Да и возмутительно это было. Всё это.
Оказывается, родители летом сделали финт не в одной, а двух частях. Папа переписал завод на маму, а мама составила новое завещание, которым все принадлежащее ей имущество, в том числе, стало быть, и завод, отписала младшей дочке. До того у родителей было перекрестное завещание, каждый оставлял все богатства супругу. Про это весь город знал, даже Айгуль, зарекшаяся знать про папины дела, включая
Про новое завещание Айгуль не знала. Новость ее дико возмутила. И по существу – одно дело, когда мамка пятисотый раз утирается и разыгрывает папину рабыню, другое – когда она соглашается быть еще и безответной рабыней одной из дочек – как того папка с любимой дочкой и желали всю жизнь. И в связи с семейными обстоятельствами – да, Айгуль твердо сказала, что из папиной руки больше кушать не желает, так то из папиной, а тут и мамка вслед за отцом официально признала, что у нее одна дочь и наследница. От привычных перехватывающих горло обид у Айгуль на шее давно образовался невидимый стеклянистый рубец. А теперь перехватило голову, не горько, а жарко. И Айгуль, едва отдышавшись, почти уже закричала сквозь этот жар: «И ты, дура, молчала? Ты, дура, не сообразила ни предъявить это завещание никому, ни заявить права на завод, на который какие-то твари влезли и хозяйничают? Ты, дура, даже не подумала, что это меняет вес всего обвинения в адрес папы – которому, получается, смысла не было маму…»
Боже мой. Ему ведь действительно не было никакого смысла, подумала Айгуль и сильно провела рукой по лицу, чтобы убрать клочья отвлекающего жара.
Кричать очень хотелось.
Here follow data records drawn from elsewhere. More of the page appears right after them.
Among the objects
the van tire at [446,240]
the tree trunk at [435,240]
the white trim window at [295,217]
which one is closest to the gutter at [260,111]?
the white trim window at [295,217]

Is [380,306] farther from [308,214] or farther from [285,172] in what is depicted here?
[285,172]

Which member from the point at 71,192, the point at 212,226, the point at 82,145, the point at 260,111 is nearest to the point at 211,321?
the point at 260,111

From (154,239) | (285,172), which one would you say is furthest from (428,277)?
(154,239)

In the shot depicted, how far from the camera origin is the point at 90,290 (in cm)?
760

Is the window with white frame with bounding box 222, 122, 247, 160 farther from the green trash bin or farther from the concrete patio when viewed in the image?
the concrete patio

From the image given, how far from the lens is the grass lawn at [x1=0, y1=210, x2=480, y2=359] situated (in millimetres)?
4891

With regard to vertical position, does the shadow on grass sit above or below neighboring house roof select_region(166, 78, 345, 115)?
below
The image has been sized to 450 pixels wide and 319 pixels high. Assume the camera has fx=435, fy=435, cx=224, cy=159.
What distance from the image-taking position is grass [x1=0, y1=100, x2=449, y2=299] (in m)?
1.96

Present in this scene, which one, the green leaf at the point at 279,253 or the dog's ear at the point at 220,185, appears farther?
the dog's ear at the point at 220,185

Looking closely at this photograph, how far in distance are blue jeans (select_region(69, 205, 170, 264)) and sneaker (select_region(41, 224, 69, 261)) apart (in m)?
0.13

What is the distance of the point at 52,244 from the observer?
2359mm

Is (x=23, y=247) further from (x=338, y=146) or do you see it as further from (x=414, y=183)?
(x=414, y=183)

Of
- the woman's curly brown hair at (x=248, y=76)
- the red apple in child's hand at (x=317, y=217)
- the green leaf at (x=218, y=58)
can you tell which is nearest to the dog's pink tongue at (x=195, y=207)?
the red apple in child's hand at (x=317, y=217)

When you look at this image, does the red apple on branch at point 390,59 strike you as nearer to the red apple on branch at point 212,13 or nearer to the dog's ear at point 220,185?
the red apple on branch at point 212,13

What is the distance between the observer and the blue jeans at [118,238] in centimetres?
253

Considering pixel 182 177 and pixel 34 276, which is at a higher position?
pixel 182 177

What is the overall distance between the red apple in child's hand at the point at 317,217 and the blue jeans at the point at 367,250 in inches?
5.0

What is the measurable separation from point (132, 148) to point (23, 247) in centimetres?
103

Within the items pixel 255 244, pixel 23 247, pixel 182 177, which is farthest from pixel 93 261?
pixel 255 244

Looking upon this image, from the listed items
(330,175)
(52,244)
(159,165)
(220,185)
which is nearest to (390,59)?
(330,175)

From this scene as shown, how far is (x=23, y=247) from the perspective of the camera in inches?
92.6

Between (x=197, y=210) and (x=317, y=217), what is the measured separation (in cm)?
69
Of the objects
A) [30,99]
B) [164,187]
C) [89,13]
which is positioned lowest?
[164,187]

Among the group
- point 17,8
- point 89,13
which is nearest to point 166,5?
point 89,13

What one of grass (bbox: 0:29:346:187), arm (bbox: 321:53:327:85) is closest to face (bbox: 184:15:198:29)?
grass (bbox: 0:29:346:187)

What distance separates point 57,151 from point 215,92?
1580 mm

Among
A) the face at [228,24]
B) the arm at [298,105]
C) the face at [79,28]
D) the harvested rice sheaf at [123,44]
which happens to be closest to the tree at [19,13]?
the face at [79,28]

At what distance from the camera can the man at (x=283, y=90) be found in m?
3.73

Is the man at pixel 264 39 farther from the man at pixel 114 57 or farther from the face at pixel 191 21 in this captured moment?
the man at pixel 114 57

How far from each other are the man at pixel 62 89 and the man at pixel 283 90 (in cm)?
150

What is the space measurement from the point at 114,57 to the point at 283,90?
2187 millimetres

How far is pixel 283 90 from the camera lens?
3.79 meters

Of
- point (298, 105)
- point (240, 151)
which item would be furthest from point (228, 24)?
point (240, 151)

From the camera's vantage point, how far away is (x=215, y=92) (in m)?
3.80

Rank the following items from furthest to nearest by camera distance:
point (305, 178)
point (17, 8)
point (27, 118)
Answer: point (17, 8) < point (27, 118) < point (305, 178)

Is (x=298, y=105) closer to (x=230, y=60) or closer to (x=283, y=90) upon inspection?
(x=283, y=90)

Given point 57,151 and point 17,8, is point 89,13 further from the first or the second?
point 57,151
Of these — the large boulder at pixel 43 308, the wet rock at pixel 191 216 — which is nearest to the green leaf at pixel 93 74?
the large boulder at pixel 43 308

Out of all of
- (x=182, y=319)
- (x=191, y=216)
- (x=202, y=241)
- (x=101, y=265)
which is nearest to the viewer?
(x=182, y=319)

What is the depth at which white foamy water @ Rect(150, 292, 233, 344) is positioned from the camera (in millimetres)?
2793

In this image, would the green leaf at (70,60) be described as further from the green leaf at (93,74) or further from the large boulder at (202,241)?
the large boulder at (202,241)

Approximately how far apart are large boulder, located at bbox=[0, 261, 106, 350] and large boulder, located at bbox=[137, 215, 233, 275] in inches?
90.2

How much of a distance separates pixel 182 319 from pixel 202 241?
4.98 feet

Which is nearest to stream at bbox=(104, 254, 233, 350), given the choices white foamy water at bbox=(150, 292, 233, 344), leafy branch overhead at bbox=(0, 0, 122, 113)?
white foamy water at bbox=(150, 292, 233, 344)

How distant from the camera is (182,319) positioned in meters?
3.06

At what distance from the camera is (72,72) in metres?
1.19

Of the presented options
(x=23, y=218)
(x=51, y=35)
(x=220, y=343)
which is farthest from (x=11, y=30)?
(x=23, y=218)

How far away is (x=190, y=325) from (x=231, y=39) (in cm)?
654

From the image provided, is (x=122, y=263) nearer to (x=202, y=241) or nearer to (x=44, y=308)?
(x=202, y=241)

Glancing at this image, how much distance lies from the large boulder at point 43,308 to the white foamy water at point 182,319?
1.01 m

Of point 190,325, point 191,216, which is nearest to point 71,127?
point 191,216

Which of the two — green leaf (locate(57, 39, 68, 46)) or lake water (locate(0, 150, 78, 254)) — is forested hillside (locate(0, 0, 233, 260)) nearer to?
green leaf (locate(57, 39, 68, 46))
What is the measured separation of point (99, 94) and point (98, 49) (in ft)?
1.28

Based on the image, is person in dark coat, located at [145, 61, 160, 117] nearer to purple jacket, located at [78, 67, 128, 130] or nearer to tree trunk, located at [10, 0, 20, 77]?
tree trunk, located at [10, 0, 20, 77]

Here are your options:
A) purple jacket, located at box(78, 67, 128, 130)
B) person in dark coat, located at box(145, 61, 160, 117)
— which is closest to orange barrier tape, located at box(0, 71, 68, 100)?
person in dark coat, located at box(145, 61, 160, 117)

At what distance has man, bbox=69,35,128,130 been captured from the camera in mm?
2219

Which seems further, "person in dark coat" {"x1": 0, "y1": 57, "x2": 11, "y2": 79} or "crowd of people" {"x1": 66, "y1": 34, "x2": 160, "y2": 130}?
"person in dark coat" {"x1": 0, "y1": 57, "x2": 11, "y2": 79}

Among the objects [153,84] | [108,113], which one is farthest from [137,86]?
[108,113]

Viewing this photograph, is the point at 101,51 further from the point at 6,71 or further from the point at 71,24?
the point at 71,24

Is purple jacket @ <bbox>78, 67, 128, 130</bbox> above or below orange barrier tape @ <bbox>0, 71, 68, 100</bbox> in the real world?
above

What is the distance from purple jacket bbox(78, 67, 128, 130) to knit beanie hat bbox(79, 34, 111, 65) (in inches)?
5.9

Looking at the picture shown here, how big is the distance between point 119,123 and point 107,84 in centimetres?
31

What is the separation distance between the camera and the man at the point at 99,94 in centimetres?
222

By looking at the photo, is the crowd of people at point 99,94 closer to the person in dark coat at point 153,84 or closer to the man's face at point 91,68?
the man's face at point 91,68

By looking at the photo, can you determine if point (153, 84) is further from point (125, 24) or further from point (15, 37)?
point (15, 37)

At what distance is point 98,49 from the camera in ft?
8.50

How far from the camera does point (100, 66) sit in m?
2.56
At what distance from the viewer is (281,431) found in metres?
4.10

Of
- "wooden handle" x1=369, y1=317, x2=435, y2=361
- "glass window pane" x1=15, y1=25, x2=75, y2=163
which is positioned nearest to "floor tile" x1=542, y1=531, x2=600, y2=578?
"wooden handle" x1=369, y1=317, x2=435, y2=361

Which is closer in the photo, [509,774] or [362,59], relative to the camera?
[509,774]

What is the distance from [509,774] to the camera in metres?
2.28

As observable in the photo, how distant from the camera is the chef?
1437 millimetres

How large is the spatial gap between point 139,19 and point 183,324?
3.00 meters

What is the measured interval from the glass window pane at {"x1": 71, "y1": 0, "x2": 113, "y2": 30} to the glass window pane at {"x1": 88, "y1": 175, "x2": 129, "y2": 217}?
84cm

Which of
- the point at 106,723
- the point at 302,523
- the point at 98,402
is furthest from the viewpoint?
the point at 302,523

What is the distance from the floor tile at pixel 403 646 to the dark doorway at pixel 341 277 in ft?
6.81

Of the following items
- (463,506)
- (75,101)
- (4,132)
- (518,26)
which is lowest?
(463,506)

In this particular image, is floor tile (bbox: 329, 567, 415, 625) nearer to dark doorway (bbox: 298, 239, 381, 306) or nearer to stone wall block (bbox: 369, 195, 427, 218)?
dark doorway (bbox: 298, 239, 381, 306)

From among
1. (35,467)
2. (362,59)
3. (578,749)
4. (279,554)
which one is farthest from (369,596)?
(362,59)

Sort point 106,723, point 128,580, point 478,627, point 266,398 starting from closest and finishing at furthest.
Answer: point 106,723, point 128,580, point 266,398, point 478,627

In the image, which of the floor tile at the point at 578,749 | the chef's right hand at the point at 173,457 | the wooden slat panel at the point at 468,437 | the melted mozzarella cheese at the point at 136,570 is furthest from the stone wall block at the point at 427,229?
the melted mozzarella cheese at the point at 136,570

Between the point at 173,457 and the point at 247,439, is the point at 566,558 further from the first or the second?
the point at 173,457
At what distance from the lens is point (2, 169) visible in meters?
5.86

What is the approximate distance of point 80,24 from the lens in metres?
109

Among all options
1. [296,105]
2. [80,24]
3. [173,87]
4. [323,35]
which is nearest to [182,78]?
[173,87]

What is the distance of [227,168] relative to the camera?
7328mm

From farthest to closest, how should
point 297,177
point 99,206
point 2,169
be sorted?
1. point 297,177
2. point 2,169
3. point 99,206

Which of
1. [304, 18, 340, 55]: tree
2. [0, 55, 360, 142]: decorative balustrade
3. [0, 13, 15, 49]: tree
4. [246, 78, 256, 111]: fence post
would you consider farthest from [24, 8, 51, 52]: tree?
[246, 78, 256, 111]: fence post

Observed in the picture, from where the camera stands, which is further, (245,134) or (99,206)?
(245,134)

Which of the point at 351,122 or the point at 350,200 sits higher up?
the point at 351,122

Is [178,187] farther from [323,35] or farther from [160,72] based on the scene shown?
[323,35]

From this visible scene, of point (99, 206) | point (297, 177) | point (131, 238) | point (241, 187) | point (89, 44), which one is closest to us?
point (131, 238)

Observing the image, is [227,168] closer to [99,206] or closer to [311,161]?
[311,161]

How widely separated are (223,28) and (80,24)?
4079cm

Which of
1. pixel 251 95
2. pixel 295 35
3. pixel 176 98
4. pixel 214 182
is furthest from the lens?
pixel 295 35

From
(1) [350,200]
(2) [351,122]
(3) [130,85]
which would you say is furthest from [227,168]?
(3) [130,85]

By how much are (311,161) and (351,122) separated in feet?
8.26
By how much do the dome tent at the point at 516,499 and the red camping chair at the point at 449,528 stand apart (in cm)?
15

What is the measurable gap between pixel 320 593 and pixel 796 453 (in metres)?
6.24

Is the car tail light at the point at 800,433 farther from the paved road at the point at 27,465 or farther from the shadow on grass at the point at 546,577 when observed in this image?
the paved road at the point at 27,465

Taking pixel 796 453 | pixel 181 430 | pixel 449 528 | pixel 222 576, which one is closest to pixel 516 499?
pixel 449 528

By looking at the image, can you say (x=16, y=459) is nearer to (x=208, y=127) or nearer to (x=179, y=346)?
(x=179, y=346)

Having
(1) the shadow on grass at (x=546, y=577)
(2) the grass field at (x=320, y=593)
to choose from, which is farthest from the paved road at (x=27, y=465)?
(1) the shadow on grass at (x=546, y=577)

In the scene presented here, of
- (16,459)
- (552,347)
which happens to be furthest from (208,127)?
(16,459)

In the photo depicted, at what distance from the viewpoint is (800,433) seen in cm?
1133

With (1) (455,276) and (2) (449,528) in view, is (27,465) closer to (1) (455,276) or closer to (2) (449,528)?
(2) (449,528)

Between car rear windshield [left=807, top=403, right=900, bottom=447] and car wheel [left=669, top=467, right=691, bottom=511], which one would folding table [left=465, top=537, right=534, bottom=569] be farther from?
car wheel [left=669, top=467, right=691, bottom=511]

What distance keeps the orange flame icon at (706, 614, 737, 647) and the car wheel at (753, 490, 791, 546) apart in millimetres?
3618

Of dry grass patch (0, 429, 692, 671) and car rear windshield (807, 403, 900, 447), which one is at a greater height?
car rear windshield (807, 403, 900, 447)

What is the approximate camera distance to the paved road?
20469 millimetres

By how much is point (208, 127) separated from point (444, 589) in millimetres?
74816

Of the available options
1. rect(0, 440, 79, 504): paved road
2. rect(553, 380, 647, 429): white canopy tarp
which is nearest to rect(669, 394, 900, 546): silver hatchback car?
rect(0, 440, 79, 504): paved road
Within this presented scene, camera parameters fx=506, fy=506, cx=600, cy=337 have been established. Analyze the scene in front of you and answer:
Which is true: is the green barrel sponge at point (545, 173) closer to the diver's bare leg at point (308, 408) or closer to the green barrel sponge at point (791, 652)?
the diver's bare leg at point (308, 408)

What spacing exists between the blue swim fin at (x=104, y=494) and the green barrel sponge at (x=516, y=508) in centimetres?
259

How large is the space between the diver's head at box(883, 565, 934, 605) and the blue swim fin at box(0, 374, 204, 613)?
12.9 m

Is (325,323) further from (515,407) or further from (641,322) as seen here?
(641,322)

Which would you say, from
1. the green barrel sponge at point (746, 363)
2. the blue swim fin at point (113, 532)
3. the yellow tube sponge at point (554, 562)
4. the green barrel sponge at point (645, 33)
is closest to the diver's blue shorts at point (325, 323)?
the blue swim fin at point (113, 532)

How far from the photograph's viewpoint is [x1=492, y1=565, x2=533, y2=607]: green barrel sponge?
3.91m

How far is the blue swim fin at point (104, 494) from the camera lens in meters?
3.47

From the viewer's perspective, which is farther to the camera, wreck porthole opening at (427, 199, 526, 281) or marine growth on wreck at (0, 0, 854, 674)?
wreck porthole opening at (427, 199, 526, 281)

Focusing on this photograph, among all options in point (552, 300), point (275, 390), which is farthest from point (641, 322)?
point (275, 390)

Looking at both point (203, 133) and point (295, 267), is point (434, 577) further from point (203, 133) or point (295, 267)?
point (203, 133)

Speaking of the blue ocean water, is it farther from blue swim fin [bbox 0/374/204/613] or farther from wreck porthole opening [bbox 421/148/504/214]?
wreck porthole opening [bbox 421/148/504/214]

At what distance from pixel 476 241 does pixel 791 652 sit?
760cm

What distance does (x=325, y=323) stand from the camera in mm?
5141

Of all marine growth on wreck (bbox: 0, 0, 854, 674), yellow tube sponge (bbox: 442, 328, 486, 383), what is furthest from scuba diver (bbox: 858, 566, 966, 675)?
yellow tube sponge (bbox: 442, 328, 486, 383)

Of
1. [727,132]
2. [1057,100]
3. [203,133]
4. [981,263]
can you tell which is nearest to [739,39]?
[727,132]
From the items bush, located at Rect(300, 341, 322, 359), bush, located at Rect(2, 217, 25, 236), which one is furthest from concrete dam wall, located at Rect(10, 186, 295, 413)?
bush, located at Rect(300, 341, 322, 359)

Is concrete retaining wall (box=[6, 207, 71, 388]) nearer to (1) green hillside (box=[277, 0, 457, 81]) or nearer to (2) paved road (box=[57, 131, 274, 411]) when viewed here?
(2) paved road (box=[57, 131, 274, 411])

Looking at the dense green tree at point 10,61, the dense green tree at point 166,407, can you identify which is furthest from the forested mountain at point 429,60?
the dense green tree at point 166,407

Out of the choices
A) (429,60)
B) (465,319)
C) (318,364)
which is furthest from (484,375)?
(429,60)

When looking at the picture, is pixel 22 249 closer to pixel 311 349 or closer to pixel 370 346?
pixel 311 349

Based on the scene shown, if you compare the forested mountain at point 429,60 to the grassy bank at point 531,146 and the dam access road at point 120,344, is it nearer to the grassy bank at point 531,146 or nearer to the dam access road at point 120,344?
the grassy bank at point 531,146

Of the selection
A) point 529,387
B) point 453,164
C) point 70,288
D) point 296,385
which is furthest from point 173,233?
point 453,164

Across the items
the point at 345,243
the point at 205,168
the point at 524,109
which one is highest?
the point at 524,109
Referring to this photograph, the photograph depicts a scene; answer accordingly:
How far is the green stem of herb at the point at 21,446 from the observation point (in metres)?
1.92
Еще хотелось эту дуру трясти за плечи, чтобы безмозглая голова прочистилась и, может, научилась чуть-чуть думать не о страданиях этой головы и некоторых предметов пониже. Но предварительно стоило подумать. Да и не при людях же вопли издавать. Особенно не при Костике этом. Парень симпатичный, но совершенно посторонний. И больно уж умело слушает. Но он как раз не слушал, а, деликатно заскучав после нудного Гульшаткиного рассказа и последовавшей паузы, рассматривал какую-то девицу в углу. А та и рада.
Ну и слава богу. Гульшат такие вещи замечает не хуже, и не прощает совершенно. Соответственно, большая жаркая ночь у товарища командированного, скорее всего, обломилась, а сестренкин экземпляр сборника «Почему все мужики козлы» стал толще на страничку. Не будем мешать ее заполнению, подумала Айгуль и душевно распрощалась с досадно несложившейся во всех смыслах парой. Оставила пятисотку на столе, иронично отвергла пару выпадов обеих сторон, под спокойным Костиным напором сдалась и сунула пятисотку обратно в сумку, подумав: «Жаль, все-таки неплохой парень».
И побежала к машине и Виладе. Прочь от самого интересного.
Глава 4
Чулманск. Гульшат Неушева
Телевизионные сериалы Гульшат игнорировала и толком не знала – но с Костиком, похоже, все получилось как в сериале. Средненьком таком, про печаль и роковые страсти. Лишь концовка не удалась. А может, просто сериал переформатировали и переименовали, а всех участников предупредить позабыли. Мелодрама превратилась, например, в многосерийный триллер. Нет, не надо. Лучше в ситком из жизни командированных. А Гульшат осталась в забракованном пилоте про взгляды и чувства.
Ну и ладно.
Костик подсел к ней минут через пять после того, как Гульшат разревелась. Она устала ждать назначенного часа дома, собралась, посмотрелась в зеркало, разбила бы его немедленно, да убираться неохота, выскочила
Костик решительно подсел, возложил пачку бумажных платков к локтю Гульшат и неторопливо стал рассказывать, что в древнем Египте с приступами плохого настроения боролись салатом из сушеных кузнечиков и поглаживанием кота либо раба южной породы. Нормальный заход, все лучше, чем «А чем так расстроена столь прекрасная девушка?» или «А пойдемте уже в цирк». Гульшат и с такими-то заходами не сталкивалась, потому что в образе несмеяны публичные места еще не осматривала. Но адаптированный к обстоятельствам вариант стандартных «А ведь я вас где-то видел» или «А вас ведь по телевизору показывают?» представлялся ей примерно таким.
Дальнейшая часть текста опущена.